Boromir looked away first, but with a small smile that cheapened my victory. By that time, my count had neared an even thousand, but now I had nothing to concentrate upon except the numbers that slunk sullenly by, and the numbness in my arms.
I switched tactics, repeating to myself poems that had caught my fancy over the years: O'Shaughnessy's Ode, Heather Ale by Robert Louis Stevenson and The Highwayman by I didn't remember whom. When fragments of poetry deserted me, I dragged from my memory the verses my mother taught me as a child, letting the prose wash over me. Boromir, I noticed distractedly, had seated himself to watch me. I wondered what we looked like to the Elves who must move through this grove. Wishing I cared, I closed my eyes, pushing back the tremors that surged through my body in the growing twilight. I stopped focusing on anything in particular, simply existing in a world colored with agony. Time ceased, and I remained, frozen uncaring.
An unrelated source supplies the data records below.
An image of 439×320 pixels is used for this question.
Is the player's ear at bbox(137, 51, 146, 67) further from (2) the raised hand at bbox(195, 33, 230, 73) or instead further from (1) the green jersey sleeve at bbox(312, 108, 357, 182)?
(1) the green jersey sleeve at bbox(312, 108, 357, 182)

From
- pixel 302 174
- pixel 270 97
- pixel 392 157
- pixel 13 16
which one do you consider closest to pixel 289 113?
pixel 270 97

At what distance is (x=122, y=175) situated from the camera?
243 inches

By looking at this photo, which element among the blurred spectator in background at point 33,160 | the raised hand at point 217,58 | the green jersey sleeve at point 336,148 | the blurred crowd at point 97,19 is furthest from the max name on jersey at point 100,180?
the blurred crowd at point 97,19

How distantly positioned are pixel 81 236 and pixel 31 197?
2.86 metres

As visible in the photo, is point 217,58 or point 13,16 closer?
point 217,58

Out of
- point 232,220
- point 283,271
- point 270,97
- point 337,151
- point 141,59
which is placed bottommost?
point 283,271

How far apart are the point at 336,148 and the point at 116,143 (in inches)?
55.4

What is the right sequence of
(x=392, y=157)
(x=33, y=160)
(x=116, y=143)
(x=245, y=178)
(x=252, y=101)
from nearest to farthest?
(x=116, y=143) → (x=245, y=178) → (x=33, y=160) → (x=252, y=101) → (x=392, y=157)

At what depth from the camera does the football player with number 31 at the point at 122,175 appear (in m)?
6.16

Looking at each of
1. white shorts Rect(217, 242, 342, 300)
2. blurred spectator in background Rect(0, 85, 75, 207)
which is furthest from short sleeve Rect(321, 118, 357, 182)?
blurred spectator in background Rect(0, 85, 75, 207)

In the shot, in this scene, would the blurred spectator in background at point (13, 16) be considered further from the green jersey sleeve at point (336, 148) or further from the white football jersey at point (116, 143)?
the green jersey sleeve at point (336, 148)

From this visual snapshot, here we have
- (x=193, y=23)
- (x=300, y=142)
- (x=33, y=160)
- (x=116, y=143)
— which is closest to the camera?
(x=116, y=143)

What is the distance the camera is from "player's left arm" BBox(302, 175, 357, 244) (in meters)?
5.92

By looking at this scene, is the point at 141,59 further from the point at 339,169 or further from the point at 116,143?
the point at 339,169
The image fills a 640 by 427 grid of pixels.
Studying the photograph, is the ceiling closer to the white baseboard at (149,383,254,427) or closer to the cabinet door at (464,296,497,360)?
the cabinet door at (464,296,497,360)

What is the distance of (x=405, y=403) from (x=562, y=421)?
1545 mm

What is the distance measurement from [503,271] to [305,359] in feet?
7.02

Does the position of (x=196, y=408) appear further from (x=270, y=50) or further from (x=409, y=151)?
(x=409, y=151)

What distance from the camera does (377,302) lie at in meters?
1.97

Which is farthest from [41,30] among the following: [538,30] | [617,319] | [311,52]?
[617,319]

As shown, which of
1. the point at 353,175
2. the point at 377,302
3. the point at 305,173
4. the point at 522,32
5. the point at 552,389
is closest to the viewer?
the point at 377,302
The weight lifted, but I needed a moment to realize it. My eyes flew open in time to see Boromir sheath his sword once more. My arms spasmed as he led me to a bench and bade me sit. When I did, he moved behind me, placing large hands on my shoulders. The rough fingers that had held the sword now set to work probing my trembling arms and back, forcing the cramps out of them with a touch both soft and strong. When he had me nearly put to rights, Boromir spoke, and ruined everything.
"I had to take it from Maethor, too, in the end, for he would not let it fall." I slumped, only half listening. "So it was that he, over all the others who coveted the position, came to serve the Captain-General as esquire. I see that same fierce, stubborn courage in you, Firiel, courage that will not let you fail at a task you have been told you cannot do."
"Aye, lord," I mumbled, "I am yours, all my life."
"No, Firiel. You are your own. Stay in the Golden Wood, far from the evil that would do its best to defeat that bright hope."
I sprang out from under his hands, all lethargy gone, panic creeping into my voice. "Please, my lord! It will not defeat me, and I can learn arms-" He interrupted me as I whirled to face him.
"Then I shall teach you, for I have been idle here too long. But I will not send you to battle, though you go at my side. The sight of Gondor's fall will never break your brave heart, Firiel."
In the darkness, as he left me, I slid onto the bench and wept until sleep claimed me, remembering his kind, cruel words and the touch of his hands.